The supermarket chain Somerfield has shelved plans to sell its struggling Kwik Save division.

The company acquired 900 Kwik Save stores in 1998, and decided to put 350 of them up for sale last year.

But none of the offers it received was thought to be satisfactory and Somerfield has now changed its mind.

The stores are estimated to be worth £215m, but it is believed offers were in the region of £75m - £90m.

Somerfield is also withdrawing from sale 41 of its own brand shops.

It decided earlier this year to sell up to 140 of its bigger stores in an attempt to refocus the business as a neighbourhood retailer.

But 57 of those were taken off the market because no suitable offers had been received.
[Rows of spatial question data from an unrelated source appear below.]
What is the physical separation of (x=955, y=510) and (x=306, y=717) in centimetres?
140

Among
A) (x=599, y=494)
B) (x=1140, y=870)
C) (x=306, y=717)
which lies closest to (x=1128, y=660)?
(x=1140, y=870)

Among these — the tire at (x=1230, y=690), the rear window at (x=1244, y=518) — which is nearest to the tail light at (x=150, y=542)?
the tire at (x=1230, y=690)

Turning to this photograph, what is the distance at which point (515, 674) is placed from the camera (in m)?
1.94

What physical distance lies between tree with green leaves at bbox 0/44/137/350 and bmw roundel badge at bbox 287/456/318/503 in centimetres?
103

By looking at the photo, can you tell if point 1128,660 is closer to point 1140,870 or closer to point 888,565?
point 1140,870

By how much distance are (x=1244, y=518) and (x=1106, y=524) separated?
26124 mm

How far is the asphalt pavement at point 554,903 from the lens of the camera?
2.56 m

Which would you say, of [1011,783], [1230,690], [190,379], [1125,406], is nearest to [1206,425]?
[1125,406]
Now the remaining stores will stay in the Somerfield portfolio.

The changes in policy are the first moves made by the new chief executive, Alan Smith.
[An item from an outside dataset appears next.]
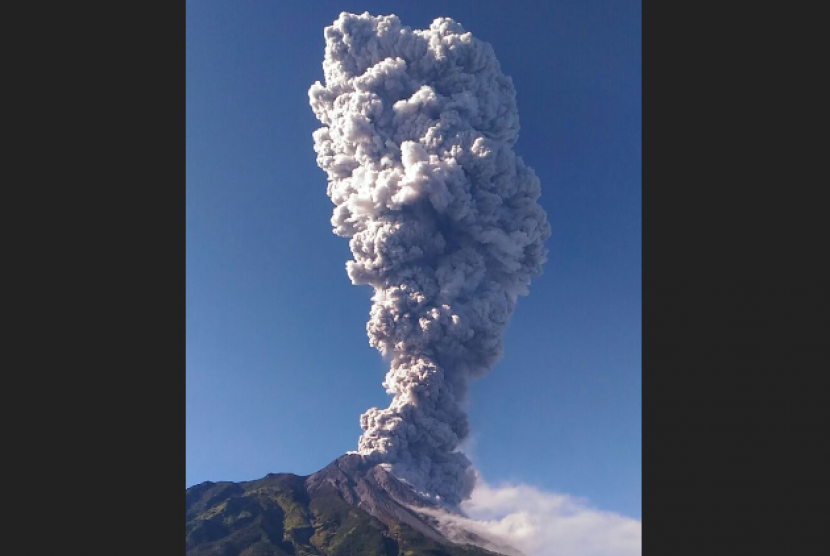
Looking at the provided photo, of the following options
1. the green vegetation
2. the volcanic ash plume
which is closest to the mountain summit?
the green vegetation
He took over Somerfield, Britain's fifth largest supermarket chain, after David Simons was ousted last month.

The purchase of the Kwik Save stores has caused problems for Somerfield.

Profits warnings

Many analysts thought the £1.25bn price tag was too high.

And poor performance at the Kwik Save outlets dragged down the parent company.
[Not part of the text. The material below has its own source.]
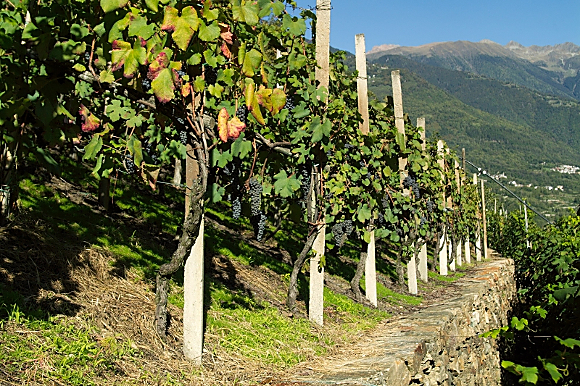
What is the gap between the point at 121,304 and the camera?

It has issued a series of profits warnings and pre-tax earnings in the half-year to 6 November fell 47% to £60m.

Mr Smith said: "The Kwik Save stores still produce a contribution despite the sales declines of the last two years. These stores can be managed effectively in the future."

Explaining his decision to get the best value out of the chain by running it, he added: "A business that is unloved cannot succeed."